These steps are repeated for every word in the corpus and consequently, each word in the corpus is matched with a definition in OED. The entire corpus is then semantically annotated.

Phrasal verbs have their meanings as a whole and are analyzed as unique sense units in this study. Regrettably, the BERT model cannot calculate vectors for phrases satisfactorily, phrasal verbs are therefore identified by rules in this study.

We specify four rules to single out phrasal verbs in corpora. First, the first element in a phrasal verb must be a verb, and the second element must be an adverbial particle. Second, at most two words can be inserted between the verb and adverbial particle. Third, if a phrasal verb is made up of three words, the first element must be a verb, the second one must be an adverbial particle and the third must be a preposition. Fourth, phrasal verbs are identified by maximum string matching.

The first two rules are similar to the rules specified in Gardner and Davies (2007). These two rules will rule out false phrasal verbs “take in” in sentence ② and include non-continuous examples such as “look sth up” in sentence ③.

② The direction the English novel was to take in the post-war era was the subject of much discussion in the late 1950s

③ If I want information I can look it up and read it far faster than I can get it from a screen.

Gardner and Davies (2007) assume that all phrasal verbs are made up of two items.

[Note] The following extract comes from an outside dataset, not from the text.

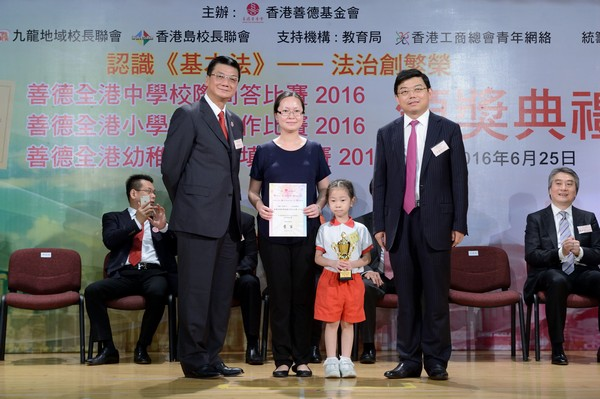 http://www.ntsha.org.hk/images/stories/activities/2016_basiclaw_Kindergarten_parent-child_coloring_contest,%20Primary_Slogan_Competition/smallJAS_1990.JPG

When studying sentences from COCA, we find that some phrasal verbs consist of three items, such as “look up to” and “look forward to.” We have to make two more rules to include such three-word phrasal verbs.

During the whole annotation process, if a word is part of a phrasal verb, BERT will not associate any specific definition with it. For instance, the phrase “look up to” will be considered as a single entity. The individual words “look,” “up,” or “to” will not be linked to any particular sense entry in OED.

3.3 Accuracy check

During the annotation process, the example sentences from the OED are divided into two groups: a training group and a test group. The training group, consisting of 70% of the example sentences, is inputted into BERT to generate vectors for definitions sourced from the OED. The test group, accounting for 30% of the example sentences, is combined with sentences from the COCA. When BERT analyzes sentences in the second step specified in Section 3.2, it does not differentiate whether a sentence is an example sentence for a definition in OED or a random sentence in COCA. After the annotation, the example sentences are singled out, and their annotations are compared with their original definitions. The accuracy of the annotations is determined by calculating the number of words that have been correctly annotated.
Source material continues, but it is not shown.